Поэтому сейчас она стояла посреди классной комнаты и несла разумное, доброе и вечное, хотя её посев не всегда произрастал должным образом. Часть её учеников спала, часть смотрела в окно, а Миша Рябчиков рисовал её в голом виде на последней странице тетради. (Тут мы сами задумались: "а был ли мальчик?". Миша Рябчиков со своей ранней сексуальностью определённо был, а вот мальчик…) Итак, Вера Николаевна Левина несла доброе и вечное, чтобы её ученикам было гораздо лучше жить.
Она говорила:
— Закономерен вопрос: где были бы сейчас все эти Раскольниковы и Каратаевы? Нет, не в рядах сторонников мира, наоборот, в стане империализма и реакции, там, в качестве руководителей крестового похода против разоружения и демократии делали бы они своё чёрное дело…
Мальчик же начал аккуратно записывать в тетрадку слова учительницы, потому что за окнами, а значит и в его душе начало светлеть. К тому же он очень любил литературу (почти так же, как и его учительница). Он даже решил стать писателем.
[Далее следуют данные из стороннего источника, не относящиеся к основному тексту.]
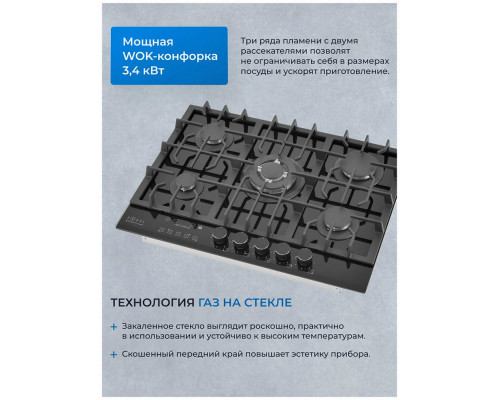 Мощная
WOK-конфорка
3,4 кВт

Три ряда пламени с двумя рассекателями позволят не ограничивать себя в размерах посуды и ускорят приготовление.

ТЕХНОЛОГИЯ ГАЗ НА СТЕКЛЕ

+ Закаленное стекло выглядит роскошно, практично в использовании и устойчиво к высоким температурам.

+ Скошенный передний край повышает эстетику прибора.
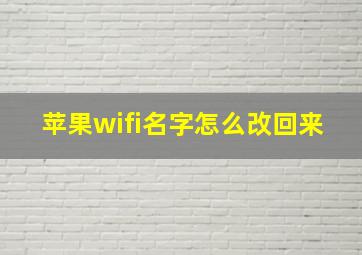 苹果wifi名字怎么改回来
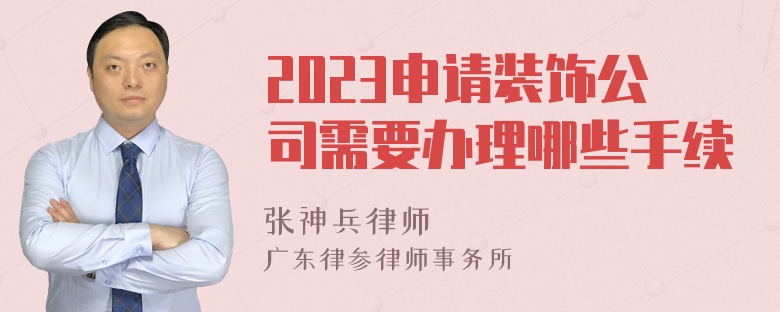 2023申请装饰公司需要办理哪些手续

张神兵律师
广东律参律师事务所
Писателем он, правда, не стал, но зато значительно прирастил богатство России Сибирью, а Вера Николаевна, по слухам, уехала на Кубу со своим мужем, чтобы преподавать там в русской школе при посольстве. Дальнейшая судьба её неизвестна.
История об убогости
На знамени Гаргантюа (если таковое у него было) была изображена еда и выпивка. Жизнь для героев Рабле сводилась к трем нехитрым физиологическим актам — рождению, зачатию и смерти. Однако идею зачатия медонский священник употребляет до удивления редко. Из его героев один Панург по настоящему озабочен этим. В каком-то смысле роман Рабле асексуален.
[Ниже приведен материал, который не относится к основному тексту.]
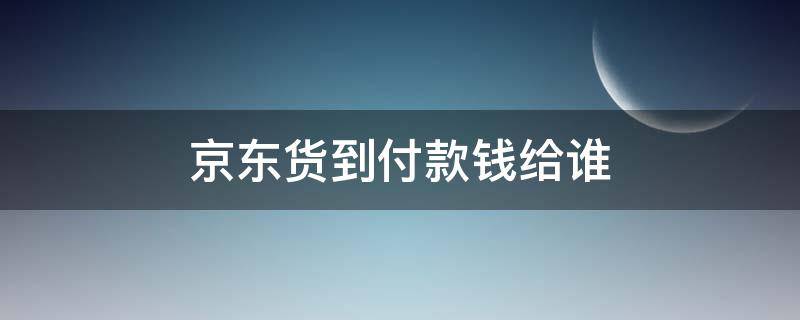 京东货到付款钱给谁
Зачатие можно смело заменить едой. Принятие пищи заменяет Рабле зачатие, хотя Панург и решает раздумчиво — жениться ему или нет, а Гаргантюа изображает со своей женой животное о двух спинах. Поэтому рождение можно понимать не в физиологическом, а в философском смысле. Рождение — еда — смерть.
Через четыреста лет после Рабле ситуация изменилась. Материальный аскетизм снова оказался в оппозиции к сытости и изобилию (иногда сравнительному). Однако противоборствующие стороны поменялись местами. Идеологизированность общества привела к тому, что духовная оппозиция окопалась в дворницких и котельных. Истопник стал держателем интеллектуальных акций. Изобилие пищи превратилось в закуску, а тонкие вина Гаргантюа в дешёвый портвейн. Застольные же речи, в противоположность хмельным беседам у Рабле, были насыщены цитатами из классики, иногда — тонким юмором и стихами, более экстравагантными, чем пьяная болтовня.
Роскошь и довольство пантагюэлистов сменилось бедностью, грязными ватниками с мерзко-резким нищенским запахом, скептицизмом. Но здесь есть существенное различие — быть грязным значительно проще, чем быть чистым. Противоречие между сознанием человека и его modus vivendi можно обратить на пользу, если внешние проявления сознания будут соответствовать более высокому уровню оного модуса.
В условиях стабильного общества повышение уровня собственного сознания требует значительных усилий. Государство надёжно предохраняет граждан от получения лишних знаний — их дороговизной. В обществе нестабильном, тоталитарном, рост сознания и одновременный рост уровня modus vivendi может привести и к гибели случайно высунувшегося индивидуума. Тогда мимикрия приобретает особые формы. Например, смена уровня "игрой на понижение", когда прежний уровень сознания при пониженном уровне modus vivendi автоматически даёт повод для самоудовлетворения.
Примером такой инверсии может быть диссидентская литература, которая, в подавляющем большинстве, была литературой не-художественной…
А ещё есть и другое красивое иностранное слово — …
Тут автор опомнился и подивился написанному. Мысль о том, что человек может опуститься из идеологических соображений, запечатлённая на бумаге ученым слогом, ужаснула его.
"Ну и чушь я нагородил!" — даже с некоторой радостью подумал он. Всё же он отхлебнул чаю и, наконец, перестал философствовать.
Ему стало довольно-таки неловко. Хотя, с другой стороны, каких ещё рассуждений можно ожидать от старшего лесопильщика, желающего, между прочим, и свою образованность показать.
Скажи, читатель, а?! Гипотетический читатель согласен, тем он и удобен. Автор воздаёт ему (а заодно и себе — ведь это он придумал такого читателя) хвалу, и начинает совершенно другую историю.
История про пончики
Тут автор должен сознаться, что давно уже сидит в своей гадкой кухне и смотрит в окно.
В окне автор видит всяческий хороший день, но на душе автора погано, потому что думает он о своих вчерашних приключениях.